## MATERIALS PROVIDED
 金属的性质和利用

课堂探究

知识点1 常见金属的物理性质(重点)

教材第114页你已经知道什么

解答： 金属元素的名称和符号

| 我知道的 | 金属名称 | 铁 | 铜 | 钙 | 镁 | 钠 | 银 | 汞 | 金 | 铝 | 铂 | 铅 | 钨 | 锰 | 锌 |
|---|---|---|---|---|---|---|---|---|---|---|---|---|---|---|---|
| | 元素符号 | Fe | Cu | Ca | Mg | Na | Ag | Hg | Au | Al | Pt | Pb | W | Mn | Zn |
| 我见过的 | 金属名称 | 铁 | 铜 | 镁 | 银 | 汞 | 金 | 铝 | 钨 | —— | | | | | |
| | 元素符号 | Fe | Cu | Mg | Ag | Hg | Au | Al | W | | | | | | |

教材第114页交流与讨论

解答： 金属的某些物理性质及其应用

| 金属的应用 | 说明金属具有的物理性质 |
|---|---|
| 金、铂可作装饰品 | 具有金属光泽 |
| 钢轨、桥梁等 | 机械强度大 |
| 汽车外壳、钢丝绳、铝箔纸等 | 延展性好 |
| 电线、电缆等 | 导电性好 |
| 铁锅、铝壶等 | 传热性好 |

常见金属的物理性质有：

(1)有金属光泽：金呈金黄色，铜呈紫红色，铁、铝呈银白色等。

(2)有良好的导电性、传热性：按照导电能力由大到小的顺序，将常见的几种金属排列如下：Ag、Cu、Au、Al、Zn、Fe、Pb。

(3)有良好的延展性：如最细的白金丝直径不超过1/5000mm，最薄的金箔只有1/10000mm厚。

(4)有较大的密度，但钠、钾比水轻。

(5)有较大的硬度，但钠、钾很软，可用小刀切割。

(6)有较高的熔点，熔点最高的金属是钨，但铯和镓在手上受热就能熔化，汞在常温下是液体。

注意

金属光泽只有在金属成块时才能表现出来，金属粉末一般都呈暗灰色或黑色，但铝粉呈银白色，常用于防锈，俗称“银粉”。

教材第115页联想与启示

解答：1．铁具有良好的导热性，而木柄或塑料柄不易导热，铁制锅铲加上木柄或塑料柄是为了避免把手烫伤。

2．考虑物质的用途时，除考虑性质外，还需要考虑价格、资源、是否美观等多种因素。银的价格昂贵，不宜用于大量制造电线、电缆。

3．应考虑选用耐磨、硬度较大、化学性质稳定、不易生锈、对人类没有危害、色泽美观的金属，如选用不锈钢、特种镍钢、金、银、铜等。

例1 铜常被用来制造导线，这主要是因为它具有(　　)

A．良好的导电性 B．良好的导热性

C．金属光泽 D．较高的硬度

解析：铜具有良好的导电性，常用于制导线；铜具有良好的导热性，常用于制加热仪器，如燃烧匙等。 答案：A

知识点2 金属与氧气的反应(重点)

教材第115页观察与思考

## AIM OF THE TASK
Your response should contain each line of the entries above that holds the string "金属名称".

## WORKED SOLUTION
| 我知道的 | 金属名称 | 铁 | 铜 | 钙 | 镁 | 钠 | 银 | 汞 | 金 | 铝 | 铂 | 铅 | 钨 | 锰 | 锌 |
| 我见过的 | 金属名称 | 铁 | 铜 | 镁 | 银 | 汞 | 金 | 铝 | 钨 | —— | | | | | |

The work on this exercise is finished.